**Task to carry out**
Would you count the lines in the entries below that contain "microscope"? Reply with the number only.

(Items from a data source)
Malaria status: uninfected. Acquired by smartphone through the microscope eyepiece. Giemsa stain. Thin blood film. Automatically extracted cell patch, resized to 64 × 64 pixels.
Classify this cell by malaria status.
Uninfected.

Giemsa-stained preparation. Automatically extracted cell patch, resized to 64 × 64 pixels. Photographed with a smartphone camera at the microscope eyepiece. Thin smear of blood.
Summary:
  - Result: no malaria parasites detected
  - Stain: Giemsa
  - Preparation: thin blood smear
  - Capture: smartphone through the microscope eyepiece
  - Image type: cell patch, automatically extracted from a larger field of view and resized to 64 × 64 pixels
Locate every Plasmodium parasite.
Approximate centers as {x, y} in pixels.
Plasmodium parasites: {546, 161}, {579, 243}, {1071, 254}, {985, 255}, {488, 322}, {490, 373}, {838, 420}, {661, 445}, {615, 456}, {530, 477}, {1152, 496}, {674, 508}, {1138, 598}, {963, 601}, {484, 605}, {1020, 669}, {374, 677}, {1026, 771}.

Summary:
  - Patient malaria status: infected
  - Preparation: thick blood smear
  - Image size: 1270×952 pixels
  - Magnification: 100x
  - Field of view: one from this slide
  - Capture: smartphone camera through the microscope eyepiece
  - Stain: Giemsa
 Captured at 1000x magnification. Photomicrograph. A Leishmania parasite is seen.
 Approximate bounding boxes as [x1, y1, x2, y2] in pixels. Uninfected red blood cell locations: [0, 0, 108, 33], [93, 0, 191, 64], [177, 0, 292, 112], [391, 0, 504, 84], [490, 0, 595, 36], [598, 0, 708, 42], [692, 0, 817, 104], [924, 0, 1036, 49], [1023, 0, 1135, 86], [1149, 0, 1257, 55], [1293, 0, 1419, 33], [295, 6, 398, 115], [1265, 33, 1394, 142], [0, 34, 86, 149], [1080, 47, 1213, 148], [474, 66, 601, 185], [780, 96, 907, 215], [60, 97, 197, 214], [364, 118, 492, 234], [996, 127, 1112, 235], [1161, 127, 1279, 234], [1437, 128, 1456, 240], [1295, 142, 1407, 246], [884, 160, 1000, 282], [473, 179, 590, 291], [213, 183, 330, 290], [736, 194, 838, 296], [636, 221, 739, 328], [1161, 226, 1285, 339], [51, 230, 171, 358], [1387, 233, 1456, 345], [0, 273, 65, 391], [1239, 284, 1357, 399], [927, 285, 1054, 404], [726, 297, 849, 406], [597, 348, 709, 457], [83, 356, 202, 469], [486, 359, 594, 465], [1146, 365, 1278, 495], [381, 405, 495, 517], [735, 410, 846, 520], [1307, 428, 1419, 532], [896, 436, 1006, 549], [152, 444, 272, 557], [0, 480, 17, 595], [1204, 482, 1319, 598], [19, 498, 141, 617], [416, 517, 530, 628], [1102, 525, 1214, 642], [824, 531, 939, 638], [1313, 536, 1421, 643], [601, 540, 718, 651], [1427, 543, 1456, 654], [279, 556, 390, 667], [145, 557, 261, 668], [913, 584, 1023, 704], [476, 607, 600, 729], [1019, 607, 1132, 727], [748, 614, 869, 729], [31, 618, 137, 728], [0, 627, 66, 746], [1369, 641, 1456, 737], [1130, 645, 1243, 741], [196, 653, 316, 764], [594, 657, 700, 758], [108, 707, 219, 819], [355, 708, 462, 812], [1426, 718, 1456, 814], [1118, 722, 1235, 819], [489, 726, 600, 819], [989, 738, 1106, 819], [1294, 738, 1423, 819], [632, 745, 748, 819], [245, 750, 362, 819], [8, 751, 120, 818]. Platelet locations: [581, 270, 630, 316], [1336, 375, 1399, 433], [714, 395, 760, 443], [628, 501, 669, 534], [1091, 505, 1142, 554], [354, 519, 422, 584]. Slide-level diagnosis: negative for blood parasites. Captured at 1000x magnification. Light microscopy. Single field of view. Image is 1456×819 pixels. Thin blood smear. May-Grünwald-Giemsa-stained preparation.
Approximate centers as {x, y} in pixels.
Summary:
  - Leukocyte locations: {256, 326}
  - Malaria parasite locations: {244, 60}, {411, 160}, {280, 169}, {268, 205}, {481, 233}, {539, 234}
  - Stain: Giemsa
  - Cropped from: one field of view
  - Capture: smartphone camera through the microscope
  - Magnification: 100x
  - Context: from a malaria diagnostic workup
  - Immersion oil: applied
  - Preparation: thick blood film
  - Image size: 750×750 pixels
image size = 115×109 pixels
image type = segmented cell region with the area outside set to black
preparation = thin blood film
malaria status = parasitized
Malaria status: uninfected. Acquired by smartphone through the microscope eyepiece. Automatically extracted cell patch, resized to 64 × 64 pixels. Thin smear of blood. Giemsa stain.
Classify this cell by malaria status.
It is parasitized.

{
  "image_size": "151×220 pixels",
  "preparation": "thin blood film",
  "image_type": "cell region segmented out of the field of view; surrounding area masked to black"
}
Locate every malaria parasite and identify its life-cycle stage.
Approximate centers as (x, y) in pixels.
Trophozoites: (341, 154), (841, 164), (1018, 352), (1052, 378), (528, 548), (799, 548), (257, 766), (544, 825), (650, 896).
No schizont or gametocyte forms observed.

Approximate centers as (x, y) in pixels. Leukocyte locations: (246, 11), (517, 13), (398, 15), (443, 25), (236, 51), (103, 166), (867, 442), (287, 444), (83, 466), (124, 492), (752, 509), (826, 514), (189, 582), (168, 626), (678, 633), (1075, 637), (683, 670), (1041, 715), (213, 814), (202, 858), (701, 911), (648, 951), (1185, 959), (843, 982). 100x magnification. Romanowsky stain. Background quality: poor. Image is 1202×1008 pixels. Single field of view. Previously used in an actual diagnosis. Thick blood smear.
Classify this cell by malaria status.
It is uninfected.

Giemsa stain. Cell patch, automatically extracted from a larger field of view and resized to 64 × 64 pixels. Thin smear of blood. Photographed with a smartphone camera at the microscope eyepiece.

**Answer to the exercise**
7